───── Extracted records

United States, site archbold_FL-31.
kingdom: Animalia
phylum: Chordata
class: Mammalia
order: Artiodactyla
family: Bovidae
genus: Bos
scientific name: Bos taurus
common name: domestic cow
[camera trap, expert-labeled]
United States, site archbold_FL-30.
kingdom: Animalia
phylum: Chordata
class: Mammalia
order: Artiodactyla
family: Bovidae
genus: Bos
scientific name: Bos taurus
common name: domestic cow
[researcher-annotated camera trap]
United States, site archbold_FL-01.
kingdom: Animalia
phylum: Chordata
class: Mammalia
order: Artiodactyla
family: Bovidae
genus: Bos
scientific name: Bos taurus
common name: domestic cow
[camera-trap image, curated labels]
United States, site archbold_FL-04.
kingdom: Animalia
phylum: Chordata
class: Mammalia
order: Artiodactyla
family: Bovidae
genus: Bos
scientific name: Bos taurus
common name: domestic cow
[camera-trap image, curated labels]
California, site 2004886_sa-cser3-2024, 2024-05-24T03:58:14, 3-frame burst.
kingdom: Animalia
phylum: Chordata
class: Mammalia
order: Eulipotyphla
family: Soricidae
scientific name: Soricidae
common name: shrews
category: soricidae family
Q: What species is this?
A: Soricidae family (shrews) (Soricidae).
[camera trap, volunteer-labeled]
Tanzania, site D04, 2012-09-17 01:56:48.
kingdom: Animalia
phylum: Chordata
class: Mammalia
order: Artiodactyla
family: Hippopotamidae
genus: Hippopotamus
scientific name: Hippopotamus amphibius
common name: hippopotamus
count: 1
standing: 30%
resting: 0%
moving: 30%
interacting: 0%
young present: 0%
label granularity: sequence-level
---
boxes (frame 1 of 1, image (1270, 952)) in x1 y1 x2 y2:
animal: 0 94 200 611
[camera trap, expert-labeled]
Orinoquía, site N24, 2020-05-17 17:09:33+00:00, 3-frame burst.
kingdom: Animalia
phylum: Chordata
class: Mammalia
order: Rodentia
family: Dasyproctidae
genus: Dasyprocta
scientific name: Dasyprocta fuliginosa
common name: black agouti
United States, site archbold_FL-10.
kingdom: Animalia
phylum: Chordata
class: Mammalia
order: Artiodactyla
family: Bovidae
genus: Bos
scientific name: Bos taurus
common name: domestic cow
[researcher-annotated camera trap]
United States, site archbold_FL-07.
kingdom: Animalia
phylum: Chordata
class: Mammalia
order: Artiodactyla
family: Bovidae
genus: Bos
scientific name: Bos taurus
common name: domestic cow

──────────

**Task brief**
Line by line, output the records exactly as given.

**Answer box**
United States, site archbold_FL-31.
kingdom: Animalia
phylum: Chordata
class: Mammalia
order: Artiodactyla
family: Bovidae
genus: Bos
scientific name: Bos taurus
common name: domestic cow
[camera trap, expert-labeled]
United States, site archbold_FL-30.
kingdom: Animalia
phylum: Chordata
class: Mammalia
order: Artiodactyla
family: Bovidae
genus: Bos
scientific name: Bos taurus
common name: domestic cow
[researcher-annotated camera trap]
United States, site archbold_FL-01.
kingdom: Animalia
phylum: Chordata
class: Mammalia
order: Artiodactyla
family: Bovidae
genus: Bos
scientific name: Bos taurus
common name: domestic cow
[camera-trap image, curated labels]
United States, site archbold_FL-04.
kingdom: Animalia
phylum: Chordata
class: Mammalia
order: Artiodactyla
family: Bovidae
genus: Bos
scientific name: Bos taurus
common name: domestic cow
[camera-trap image, curated labels]
California, site 2004886_sa-cser3-2024, 2024-05-24T03:58:14, 3-frame burst.
kingdom: Animalia
phylum: Chordata
class: Mammalia
order: Eulipotyphla
family: Soricidae
scientific name: Soricidae
common name: shrews
category: soricidae family
Q: What species is this?
A: Soricidae family (shrews) (Soricidae).
[camera trap, volunteer-labeled]
Tanzania, site D04, 2012-09-17 01:56:48.
kingdom: Animalia
phylum: Chordata
class: Mammalia
order: Artiodactyla
family: Hippopotamidae
genus: Hippopotamus
scientific name: Hippopotamus amphibius
common name: hippopotamus
count: 1
standing: 30%
resting: 0%
moving: 30%
interacting: 0%
young present: 0%
label granularity: sequence-level
---
boxes (frame 1 of 1, image (1270, 952)) in x1 y1 x2 y2:
animal: 0 94 200 611
[camera trap, expert-labeled]
Orinoquía, site N24, 2020-05-17 17:09:33+00:00, 3-frame burst.
kingdom: Animalia
phylum: Chordata
class: Mammalia
order: Rodentia
family: Dasyproctidae
genus: Dasyprocta
scientific name: Dasyprocta fuliginosa
common name: black agouti
United States, site archbold_FL-10.
kingdom: Animalia
phylum: Chordata
class: Mammalia
order: Artiodactyla
family: Bovidae
genus: Bos
scientific name: Bos taurus
common name: domestic cow
[researcher-annotated camera trap]
United States, site archbold_FL-07.
kingdom: Animalia
phylum: Chordata
class: Mammalia
order: Artiodactyla
family: Bovidae
genus: Bos
scientific name: Bos taurus
common name: domestic cow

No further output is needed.